12 августа 2014Общество
209950

Россия: сверхнесовпадение

Философ Михаил Куртов о том, как следует понимать «русскую идею», и о том, из какой глубины она растет

текст: Михаил Куртов
Detailed_picture© Мосфильм

В основе каждой культуры лежит отношение между бессознательным религиозным фоном и вещами, то есть фигурами, выделяемыми коллективным сознанием на этом фоне. Это фигуро-фоновое отношение является результатом той или иной религиозно-технической эволюции: теология и технология всегда развиваются во взаимосвязи. Сравнив технотеологические эволюции в разных странах, можно выявить их культурную специфику.

Какова культурная специфика России в сравнении с Западом? Прежде всего, установим отличия восточнохристианского религиозного фона от западнохристианского. Наиболее глубокое и существенное из них — отсутствовавший у латинян догмат о различии сущности (греч. ousia, лат. substantia) и энергий (греч. energeia, лат. operatio) в Боге. Согласно этому греческому догмату, сущность Бога ни познаваема, ни непознаваема, но сверхнепознаваема (греч. hyper-): она, как замечает Палама, абсолютно недоступна для нашего познания — и все же непостижимым образом доступна. Единственное, с чем человек может твердо иметь дело, — это энергии, «действования», «операции» Бога, которые относятся к Его сущности как лучи к солнцу. При этом сам Бог есть не что иное, как имя для этих энергий, но не для Его сверхнепознаваемой сущности.

Латинянам такая точка зрения представлялась еретической, абсурдной, почти что языческой (поскольку единый Бог оказывался как бы двумя богами). Принятая Римско-католической церковью томистская догма гласит, что сущность Бога непознаваема, но при этом она полностью тождественна Его energeia (лат. actus): все совершаемое — постольку, поскольку оно совершается, — это и есть Он во всем Его совершенстве и полноте. Поэтому человек, принадлежа Богу, способен познавать себя в такой же степени, в какой Бог знает себя, и все создаваемое человеком может нести на себе отпечаток Божественного совершенства, пускай и сущностно непостижимого.

На фундаменте этих теологий были выстроены две несхожие технические реальности. В то время как Запад заполнял оставшееся (до смерти и до Второго пришествия) время поисками рациональных путей познания и самопознания — процесс, завершившийся, как известно, обожествлением природы, рождением технонауки и самоупразднением религии, — христианский Восток стремился технизировать само оставшееся время посредством изобретения иных способов имения дела с Божественными энергиями. Апогеем этой восточной технологии стало догмотворчество афонских монахов, связанное с видением Божественных энергий как «нетварного света», — на вкус латинян (да и на современный психиатрический), чистое безумие. Взяв эту верхнюю ноту, греческое богословие закончилось — в том числе потому, что было неспособно теоретически и практически согласовать разработанную духовную технику с начавшимся развитием материальной техники на Западе (по большей части именно технические изобретения, сделанные в католических монастырях XII вв., подготовили 1204 год в истории Константинополя).

ЗАДАНИЯ —
#1 С чем в статье о «русской идее» сравнивается отношение энергий Бога к Его сущности?
#2 Воспроизведите из статьи о «русской идее» всё, начиная со слов «текст: Михаил Куртов» и вплоть до слов «их культурную специфику.».
#3 Продолжите статью о «русской идее» с места, следующего за её последним предложением.

ФРАГМЕНТ НАБОРА ДАННЫХ —
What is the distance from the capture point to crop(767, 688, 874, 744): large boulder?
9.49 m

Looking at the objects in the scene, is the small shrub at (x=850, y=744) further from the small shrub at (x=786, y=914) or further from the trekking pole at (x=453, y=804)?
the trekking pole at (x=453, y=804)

РАЗОБРАННЫЕ ЗАДАЧИ —
#1 С отношением лучей к солнцу.

#2
текст: Михаил Куртов
Detailed_picture© Мосфильм

В основе каждой культуры лежит отношение между бессознательным религиозным фоном и вещами, то есть фигурами, выделяемыми коллективным сознанием на этом фоне. Это фигуро-фоновое отношение является результатом той или иной религиозно-технической эволюции: теология и технология всегда развиваются во взаимосвязи. Сравнив технотеологические эволюции в разных странах, можно выявить их культурную специфику.

#3
Россия — страна несовпадений: замысла и результата, целей и средств, слов и вещей.

Но проблема заполнения времени после остановки этих технотеологических поисков никуда не делась. И если на Западе ее решением позже станет криптотеологическая идея Прогресса, то на долю христианского Востока останется лишь рефлексия двойного несовпадения: в теоретическом плане — между Божественной сущностью и энергиями, в практическом плане — между расширяющимся западным миром, политически и социокультурно сконструированным так, как если бы сущность и энергия совпадали, и сжимающимся восточным миром, сконструированным так, как если бы они не совпадали. Техника на Западе (особенно, как мы знаем, благодаря протестантам) постепенно сделалась нерелигиозным богом — ибо никакого другого смысла в энергиях как технике, кроме их актуального тождества с Богом, для Запада нет. Тогда как техника на Востоке стала чем-то вроде вечного вопроса о технизации нетехнизируемого, проблематизацией самого технического в большей степени, чем технизацией тех или иных насущных проблем (которые будут решаться в квазитехническом режиме «авось» / «не судьба»).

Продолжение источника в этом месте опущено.